Directive - Can you quote the lines below exactly, starting at the line with "What choice from" and going through the last one?
+++++
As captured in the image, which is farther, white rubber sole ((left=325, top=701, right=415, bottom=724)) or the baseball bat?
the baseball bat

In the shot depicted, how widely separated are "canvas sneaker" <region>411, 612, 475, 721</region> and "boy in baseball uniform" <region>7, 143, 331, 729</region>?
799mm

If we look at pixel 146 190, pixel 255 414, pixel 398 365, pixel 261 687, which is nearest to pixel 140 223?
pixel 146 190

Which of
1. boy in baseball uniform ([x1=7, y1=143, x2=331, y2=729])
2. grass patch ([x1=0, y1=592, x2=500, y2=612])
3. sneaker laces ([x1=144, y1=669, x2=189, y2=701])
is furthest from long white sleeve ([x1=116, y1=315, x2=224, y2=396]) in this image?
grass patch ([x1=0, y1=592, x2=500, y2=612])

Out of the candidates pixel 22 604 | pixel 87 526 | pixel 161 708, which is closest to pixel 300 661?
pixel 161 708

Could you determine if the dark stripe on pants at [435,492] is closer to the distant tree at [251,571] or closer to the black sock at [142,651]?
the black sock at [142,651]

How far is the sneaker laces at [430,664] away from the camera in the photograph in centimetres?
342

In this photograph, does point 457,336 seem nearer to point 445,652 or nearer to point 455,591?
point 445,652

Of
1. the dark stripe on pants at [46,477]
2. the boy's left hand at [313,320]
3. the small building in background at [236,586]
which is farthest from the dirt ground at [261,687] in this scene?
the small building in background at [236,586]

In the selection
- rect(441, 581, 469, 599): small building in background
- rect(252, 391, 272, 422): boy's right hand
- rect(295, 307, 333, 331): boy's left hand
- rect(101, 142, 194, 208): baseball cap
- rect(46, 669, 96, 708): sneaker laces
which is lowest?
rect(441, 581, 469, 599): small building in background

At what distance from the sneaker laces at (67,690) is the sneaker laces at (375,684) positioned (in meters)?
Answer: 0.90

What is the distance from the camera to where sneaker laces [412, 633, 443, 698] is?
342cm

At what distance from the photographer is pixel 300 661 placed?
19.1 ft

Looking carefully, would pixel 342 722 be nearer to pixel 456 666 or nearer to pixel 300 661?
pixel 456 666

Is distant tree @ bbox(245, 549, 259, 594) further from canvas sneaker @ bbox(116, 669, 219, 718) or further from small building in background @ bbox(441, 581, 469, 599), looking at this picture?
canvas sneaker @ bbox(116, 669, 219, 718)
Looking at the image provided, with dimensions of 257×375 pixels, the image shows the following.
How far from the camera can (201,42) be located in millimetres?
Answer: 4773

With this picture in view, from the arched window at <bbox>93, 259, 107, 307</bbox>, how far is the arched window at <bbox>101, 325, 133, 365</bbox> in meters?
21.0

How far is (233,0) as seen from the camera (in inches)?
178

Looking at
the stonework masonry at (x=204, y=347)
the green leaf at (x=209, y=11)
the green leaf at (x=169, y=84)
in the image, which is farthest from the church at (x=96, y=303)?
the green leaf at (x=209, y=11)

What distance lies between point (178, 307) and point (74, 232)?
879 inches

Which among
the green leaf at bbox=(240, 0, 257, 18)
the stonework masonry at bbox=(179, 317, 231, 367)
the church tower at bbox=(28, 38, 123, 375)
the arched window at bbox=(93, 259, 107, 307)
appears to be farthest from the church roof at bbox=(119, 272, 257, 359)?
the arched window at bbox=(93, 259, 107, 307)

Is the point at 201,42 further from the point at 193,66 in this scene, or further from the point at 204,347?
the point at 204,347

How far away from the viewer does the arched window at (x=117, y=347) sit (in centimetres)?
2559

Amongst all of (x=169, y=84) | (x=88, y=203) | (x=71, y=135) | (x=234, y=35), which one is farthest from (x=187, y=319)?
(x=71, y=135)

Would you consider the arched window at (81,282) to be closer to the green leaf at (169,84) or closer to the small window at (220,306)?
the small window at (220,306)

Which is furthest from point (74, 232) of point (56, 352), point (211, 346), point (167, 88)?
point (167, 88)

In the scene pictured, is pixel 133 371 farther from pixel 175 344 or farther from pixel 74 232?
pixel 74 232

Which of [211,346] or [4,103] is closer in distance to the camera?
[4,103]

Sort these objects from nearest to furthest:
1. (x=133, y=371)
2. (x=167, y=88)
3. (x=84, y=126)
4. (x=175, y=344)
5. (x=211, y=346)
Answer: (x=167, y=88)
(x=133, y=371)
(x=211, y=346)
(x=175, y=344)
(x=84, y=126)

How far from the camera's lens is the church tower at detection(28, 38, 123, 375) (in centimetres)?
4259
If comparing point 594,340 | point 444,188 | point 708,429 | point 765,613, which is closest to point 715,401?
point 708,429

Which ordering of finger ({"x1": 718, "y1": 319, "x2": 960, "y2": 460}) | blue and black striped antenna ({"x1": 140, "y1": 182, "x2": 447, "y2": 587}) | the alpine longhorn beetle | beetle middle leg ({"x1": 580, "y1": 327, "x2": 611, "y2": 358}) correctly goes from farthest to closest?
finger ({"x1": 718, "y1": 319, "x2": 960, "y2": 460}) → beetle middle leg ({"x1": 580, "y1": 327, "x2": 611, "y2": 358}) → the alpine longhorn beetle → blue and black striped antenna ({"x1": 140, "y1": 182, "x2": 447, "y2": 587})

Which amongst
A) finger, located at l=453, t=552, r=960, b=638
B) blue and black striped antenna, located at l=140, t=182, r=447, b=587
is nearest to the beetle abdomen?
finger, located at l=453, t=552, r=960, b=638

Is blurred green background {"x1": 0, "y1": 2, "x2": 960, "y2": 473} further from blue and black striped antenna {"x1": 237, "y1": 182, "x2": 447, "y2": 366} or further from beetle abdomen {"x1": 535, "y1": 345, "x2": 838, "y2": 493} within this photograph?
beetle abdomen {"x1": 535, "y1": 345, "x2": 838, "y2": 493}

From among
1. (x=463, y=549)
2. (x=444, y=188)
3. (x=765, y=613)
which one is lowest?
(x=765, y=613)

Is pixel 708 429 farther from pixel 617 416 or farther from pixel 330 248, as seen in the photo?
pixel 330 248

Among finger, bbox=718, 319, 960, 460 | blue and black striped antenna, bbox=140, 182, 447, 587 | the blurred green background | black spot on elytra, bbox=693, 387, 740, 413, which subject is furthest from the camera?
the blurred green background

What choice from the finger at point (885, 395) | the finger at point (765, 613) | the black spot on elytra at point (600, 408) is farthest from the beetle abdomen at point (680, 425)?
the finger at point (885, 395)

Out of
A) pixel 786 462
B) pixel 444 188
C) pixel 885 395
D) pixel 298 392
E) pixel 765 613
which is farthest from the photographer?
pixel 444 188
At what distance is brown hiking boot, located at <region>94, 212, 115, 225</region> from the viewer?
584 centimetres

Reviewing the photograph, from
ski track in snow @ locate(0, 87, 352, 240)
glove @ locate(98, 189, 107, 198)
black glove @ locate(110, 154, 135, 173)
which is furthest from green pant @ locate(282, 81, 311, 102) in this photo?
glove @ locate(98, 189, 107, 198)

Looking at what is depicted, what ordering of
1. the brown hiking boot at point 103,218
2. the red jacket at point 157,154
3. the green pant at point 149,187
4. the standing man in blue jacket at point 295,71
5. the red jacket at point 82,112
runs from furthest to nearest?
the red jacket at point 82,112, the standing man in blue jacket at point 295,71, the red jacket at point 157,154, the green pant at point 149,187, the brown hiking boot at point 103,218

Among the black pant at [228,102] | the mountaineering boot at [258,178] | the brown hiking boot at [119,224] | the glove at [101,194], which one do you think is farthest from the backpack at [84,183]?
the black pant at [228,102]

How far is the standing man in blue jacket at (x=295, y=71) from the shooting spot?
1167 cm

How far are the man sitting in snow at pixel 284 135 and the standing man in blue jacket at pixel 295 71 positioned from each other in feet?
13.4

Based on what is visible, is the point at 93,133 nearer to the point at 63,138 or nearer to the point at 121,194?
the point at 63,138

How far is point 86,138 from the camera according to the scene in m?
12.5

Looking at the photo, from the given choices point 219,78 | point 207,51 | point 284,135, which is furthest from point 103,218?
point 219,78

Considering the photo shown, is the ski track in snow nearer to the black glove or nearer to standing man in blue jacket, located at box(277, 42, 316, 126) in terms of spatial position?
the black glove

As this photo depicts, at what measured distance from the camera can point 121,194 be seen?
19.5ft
+++++
Result below -
What choice from the finger at point (885, 395) | the finger at point (765, 613) | the black spot on elytra at point (600, 408) is farthest from the beetle abdomen at point (680, 425)?
the finger at point (885, 395)

Out of
A) pixel 786 462
B) pixel 444 188
C) pixel 885 395
D) pixel 298 392
E) pixel 765 613
which is farthest from the photographer?
pixel 444 188
At what distance is brown hiking boot, located at <region>94, 212, 115, 225</region> from the viewer?
584 centimetres

Reviewing the photograph, from
ski track in snow @ locate(0, 87, 352, 240)
glove @ locate(98, 189, 107, 198)
black glove @ locate(110, 154, 135, 173)
which is furthest from green pant @ locate(282, 81, 311, 102) in this photo?
glove @ locate(98, 189, 107, 198)

Looking at what is depicted, what ordering of
1. the brown hiking boot at point 103,218
2. the red jacket at point 157,154
3. the green pant at point 149,187
4. the standing man in blue jacket at point 295,71
5. the red jacket at point 82,112
runs from furthest to nearest?
the red jacket at point 82,112, the standing man in blue jacket at point 295,71, the red jacket at point 157,154, the green pant at point 149,187, the brown hiking boot at point 103,218

Among the black pant at [228,102] | the mountaineering boot at [258,178] | the brown hiking boot at [119,224] | the glove at [101,194], which one do you think is farthest from the backpack at [84,183]?
the black pant at [228,102]

How far is the standing man in blue jacket at (x=295, y=71) from the shooting spot?
1167 cm

How far are the man sitting in snow at pixel 284 135 and the standing man in blue jacket at pixel 295 71 positioned from each other in feet?
13.4

Based on what is visible, is the point at 93,133 nearer to the point at 63,138 or nearer to the point at 121,194?
the point at 63,138

How far is point 86,138 from the camera according to the scene in m?
12.5

Looking at the photo, from the given choices point 219,78 | point 207,51 | point 284,135, which is furthest from point 103,218?
point 219,78

Considering the photo shown, is the ski track in snow nearer to the black glove or nearer to standing man in blue jacket, located at box(277, 42, 316, 126) in terms of spatial position?
the black glove

As this photo depicts, at what measured distance from the camera can point 121,194 be seen?
19.5ft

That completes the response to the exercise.